Our cabin steward was average. He barely said 10 words to us all week. (Apparently, this was the exception to the rule—our table mates said theirs were wonderful.) We’re not used to that, especially if you’ve been on Holland America, where the sheets were changed every other day, and, if they find liquor in your room, they asked you what you like to mix it with and made sure it was there everyday.
The steward did do a good job cleaning up after us in the bathroom, though. The shower was too small—especially for my 6’4” 280 lb husband. So, we opted to keep the curtain open so we could move our arms enough to wash under them. I also took to resting my foot on the toilet if I wanted to shave my legs. We kept the small mat and another bath towel on the floor to soak up the water.
Oh, yes. I mentioned liquor in our room! Or, as I called it, “Contraband.” We were very disappointed to find that, if you purchased liquor at the ship’s recommended shops in port, they did not give it to you for immediate consumption, but sent it to the ship where they held it until the night before you disembarked. This was also the case at the duty-free shop onboard the ship—their duty free prices were great, but if you wanted to do something crazy, like actually DRINK some of it while you were on the cruise, they charged you a $9.75 “consumption fee.” All of this, in addition to the lounges on the ship automatically adding a 15% gratuity to any drink you ordered! (They actually charged us for coffee in one of the lounges! When I told the server we could get it for free in the Windjammer café, he said, “Ok.,” meaning, ‘Ok. Go and get it yourself.”) I got used to water and iced tea rather quickly!

### Entries supplied
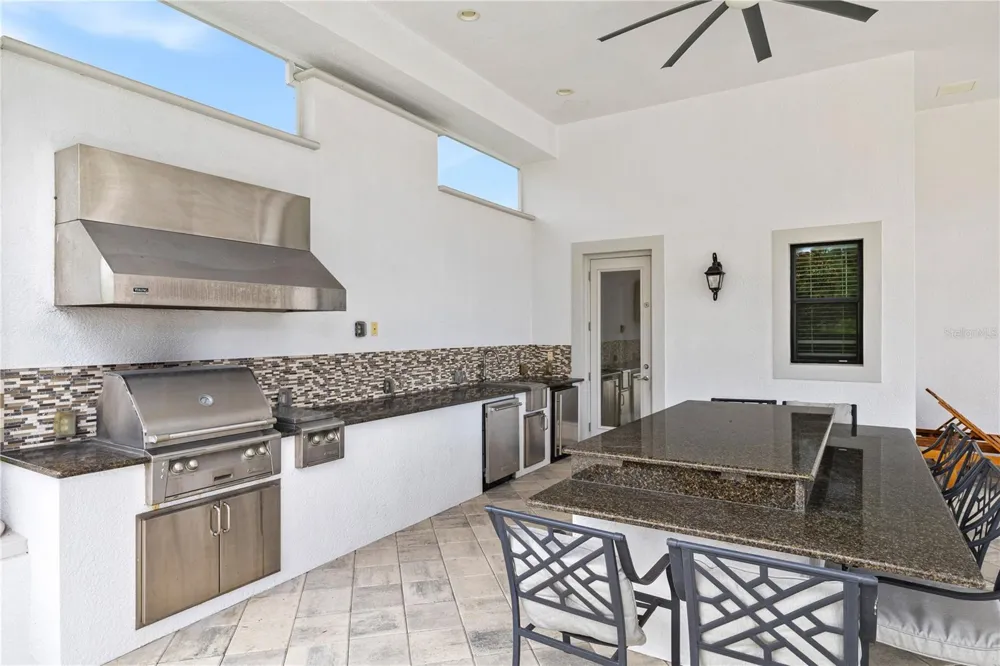 4201 ISABELLA CIRCLE Windermere, FL 34786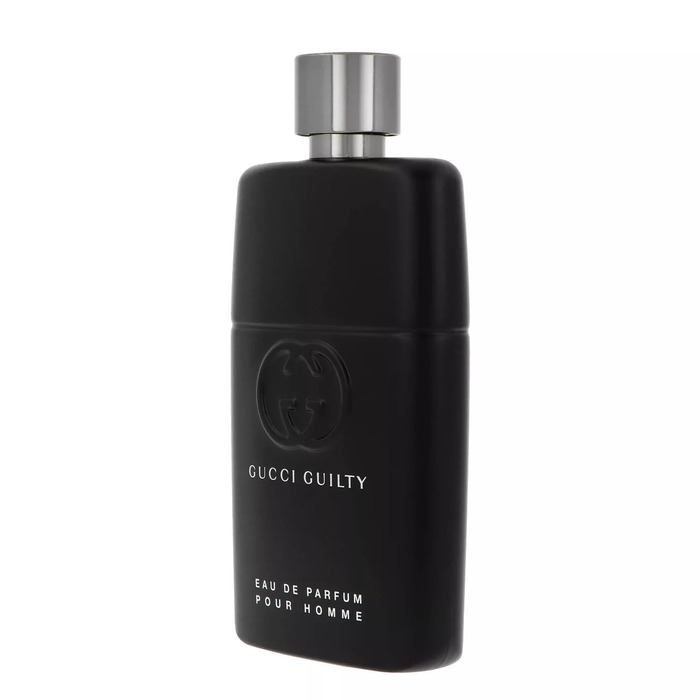 Gucci Guilty Pour Homme muški parfem Edp Tester | Gucci | Kozmo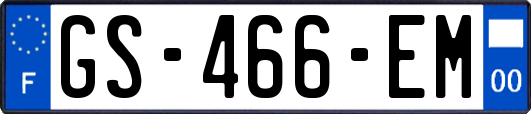 GS-466-EM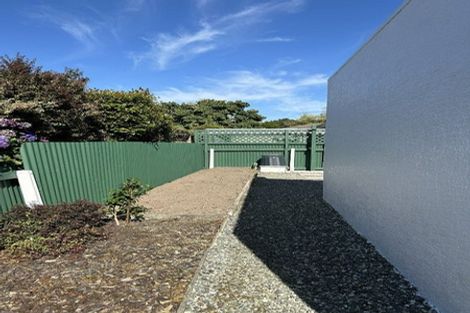 Photo of property in 3d Lyne Street, Gore, 9710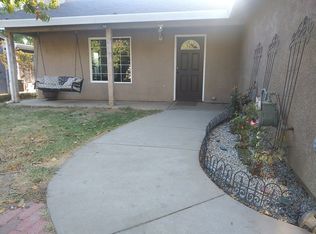 5716 Arboga Rd, West Linda, CA 95961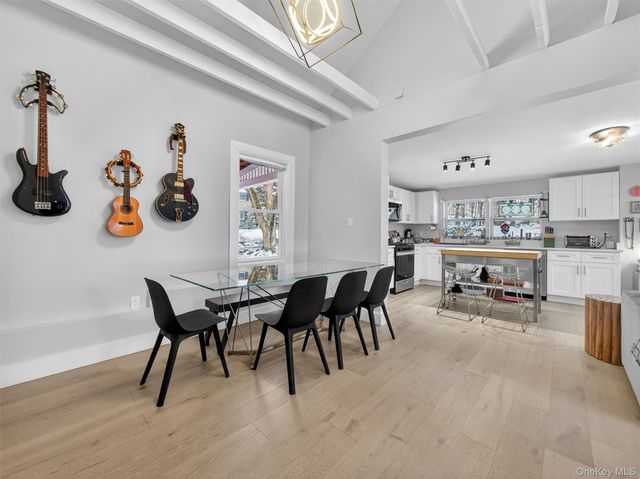 17 Waldron Avenue, Nyack, NY 10960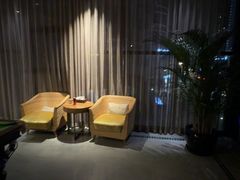 -浅深Cheersum(曹杨店)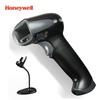 Honeywell 1900GHD Wired 1D/2D Barcode Scanner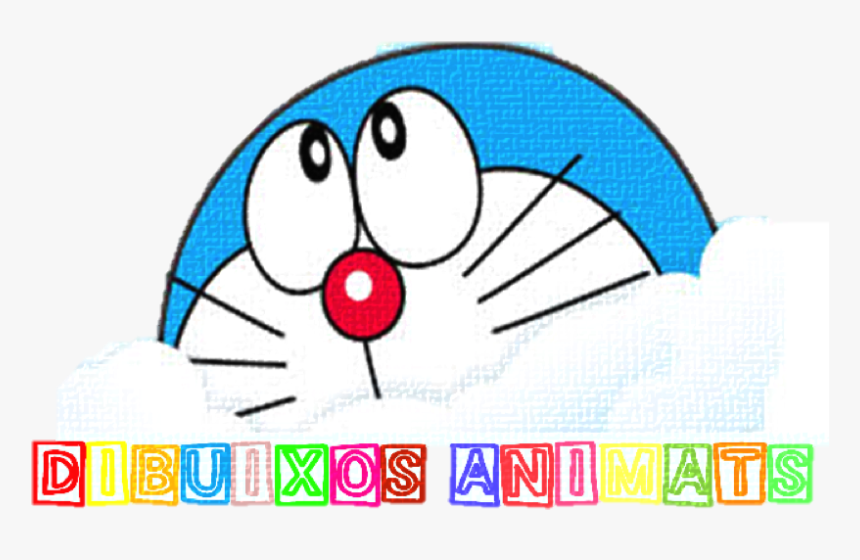 Doraemon Cover Photos For Facebook, HD Png Download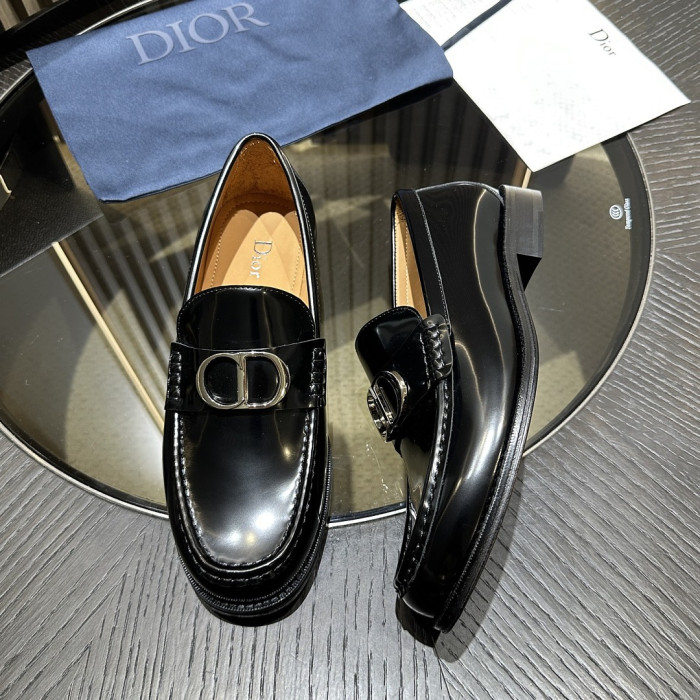 DIO* Loafer DRL000011
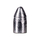 Fishekë ajri Ranger Diabolo Professional Solid, 4.5 mm, 1.15 g, 350 copë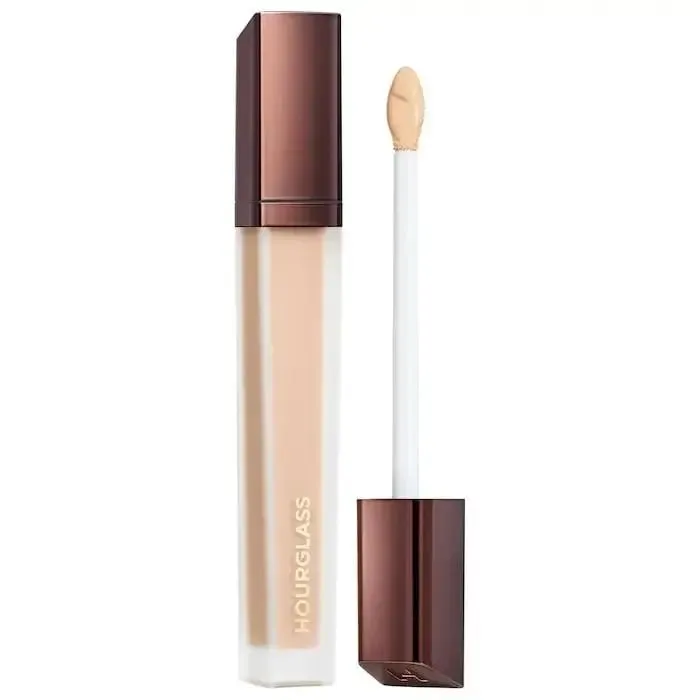 Ampulheta sólido lábio esmalte batom volumising corretivo líquido vara brilho labial blush creme duradouro nutritivo maquiagem cosméticos — image 26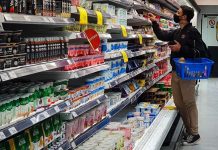 Mercado vê inflação no teto da meta e piora expectativa para a economia em 2022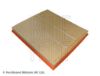 Air Filter FORD - 1 741 459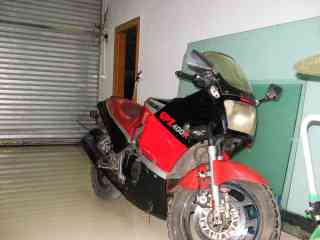 最后一次改贴！非常抱歉的麻烦版主帮删除！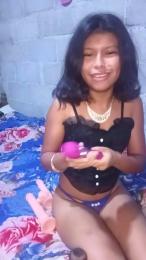 medusa59 webcam cam4 model stream image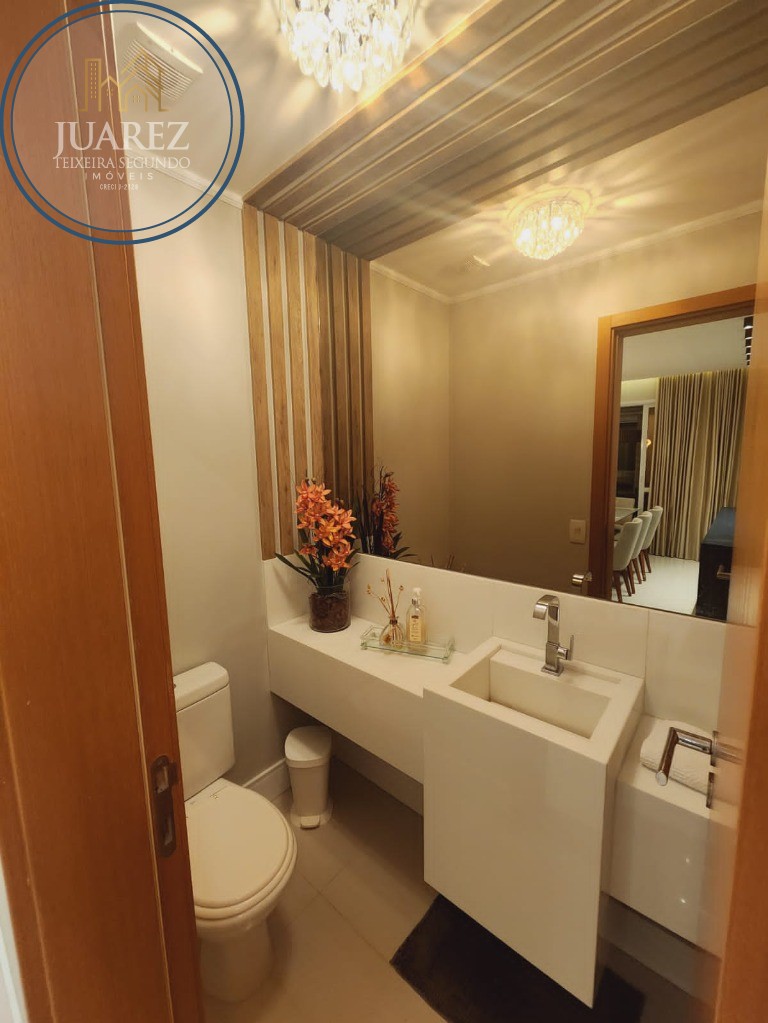 Apartamento - Pituaçu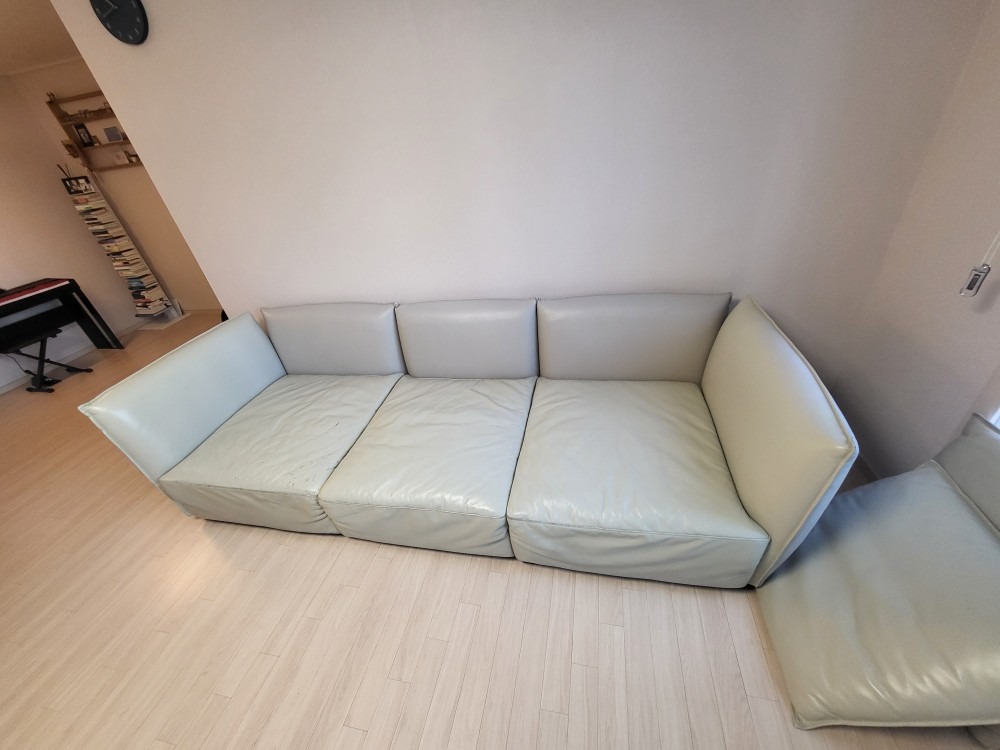 (주)초록빛클린 picture 4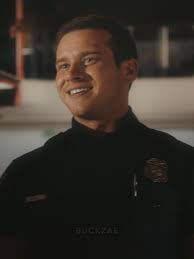 Christopher Ideas Julieth Diaz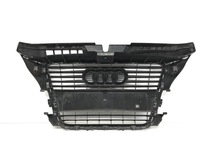 фото thumb №10, Audi a3 s3 8v 2017 решітка радіатора радіатора / решітка радіатора 8p0853651m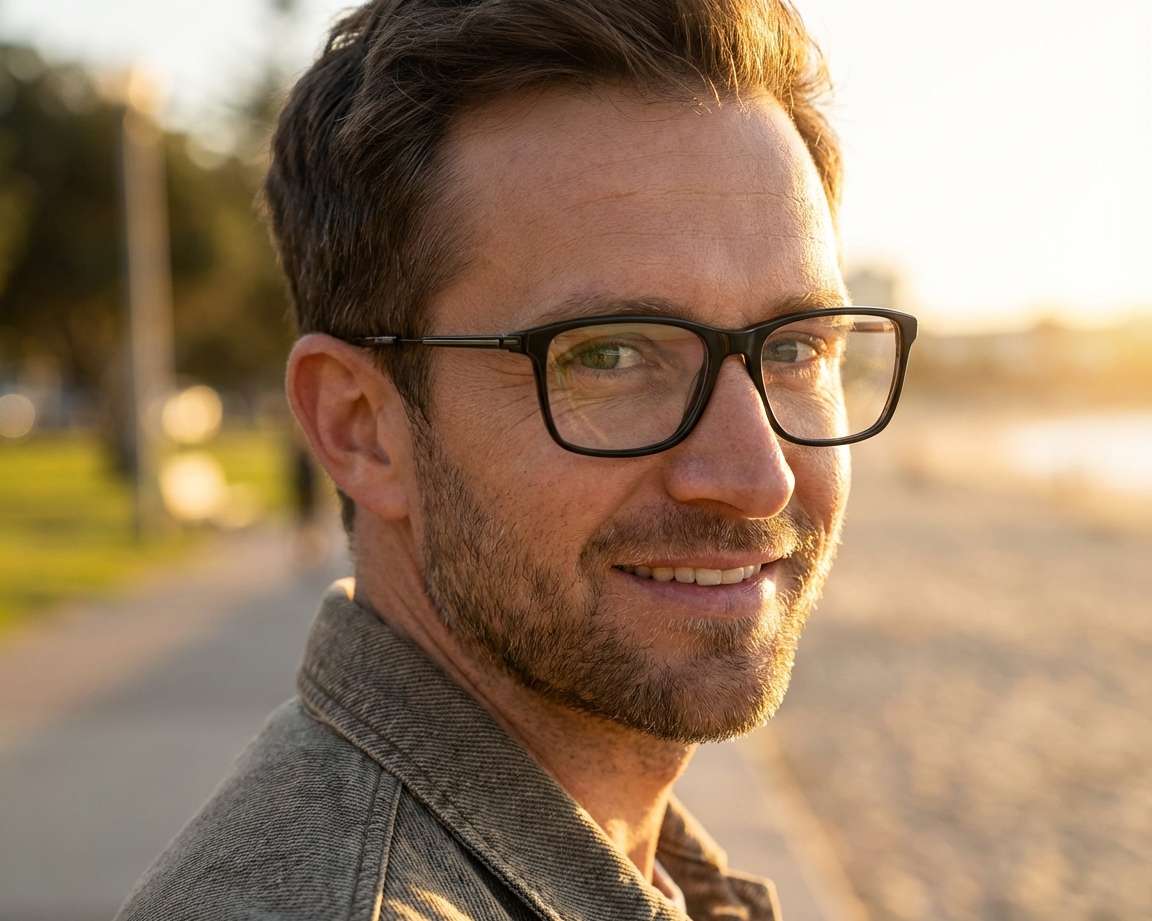 Pierre Cardin P.C.-6245 807 56-17 Noir  vue 360 degr&eacute;s 5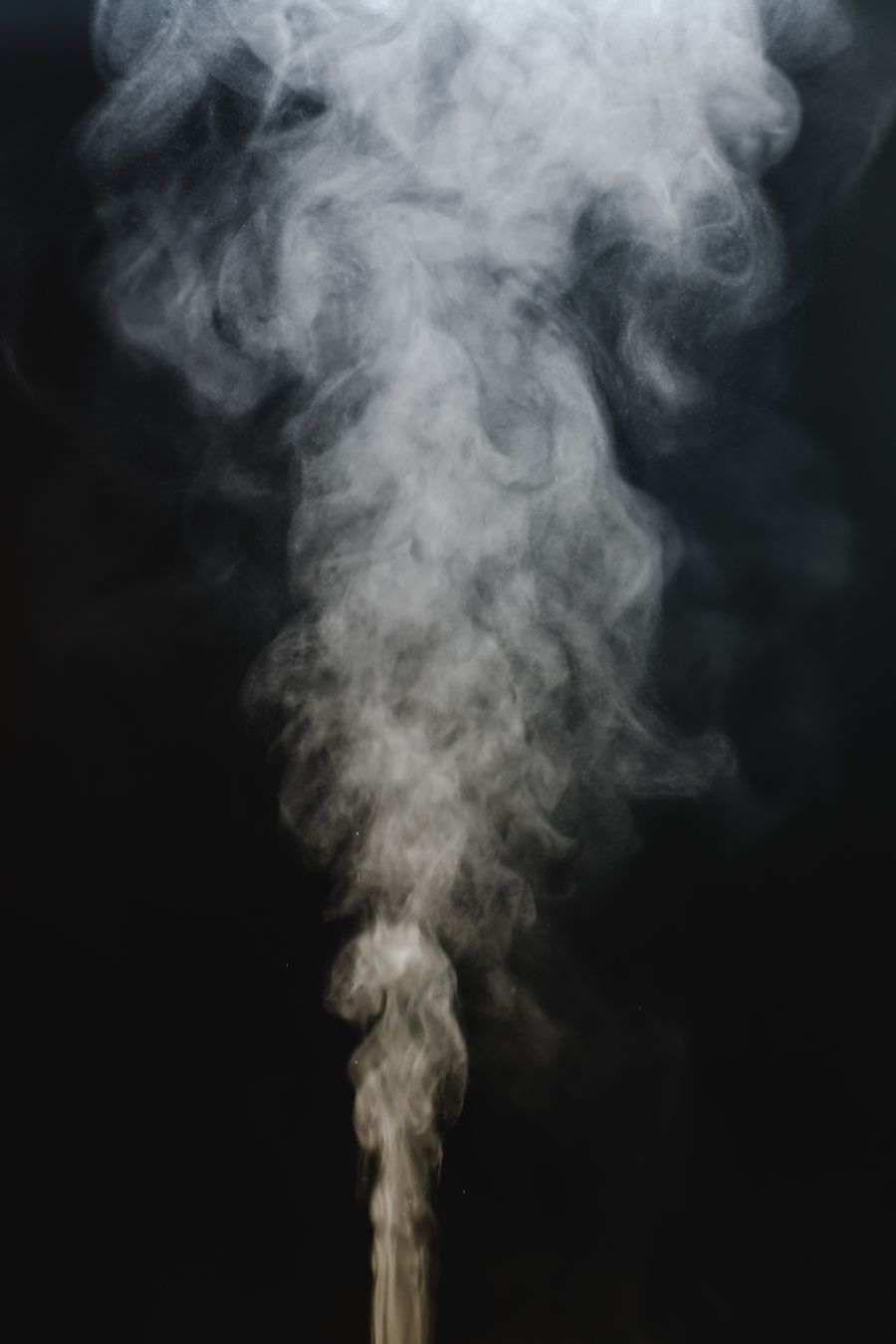 disposable vape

### Activity 1
In the cruise review, condense the paragraph that begins "The steward did do a good job" into a short bulleted list that keeps its main facts.
### Activity 2
According to the cruise review, what percentage gratuity did the ship's lounges automatically add to every drink ordered?
The items have no connection to the cruise review.

### Answer 1
- The steward cleaned up well after them in the bathroom.
- The shower was too small, especially for the writer's 6'4", 280 lb husband.
- They kept the curtain open so they could move their arms enough to wash.
- The writer rested a foot on the toilet to shave her legs.
- A small mat and an extra bath towel stayed on the floor to soak up the water.

### Answer 2
The lounges automatically added a 15% gratuity.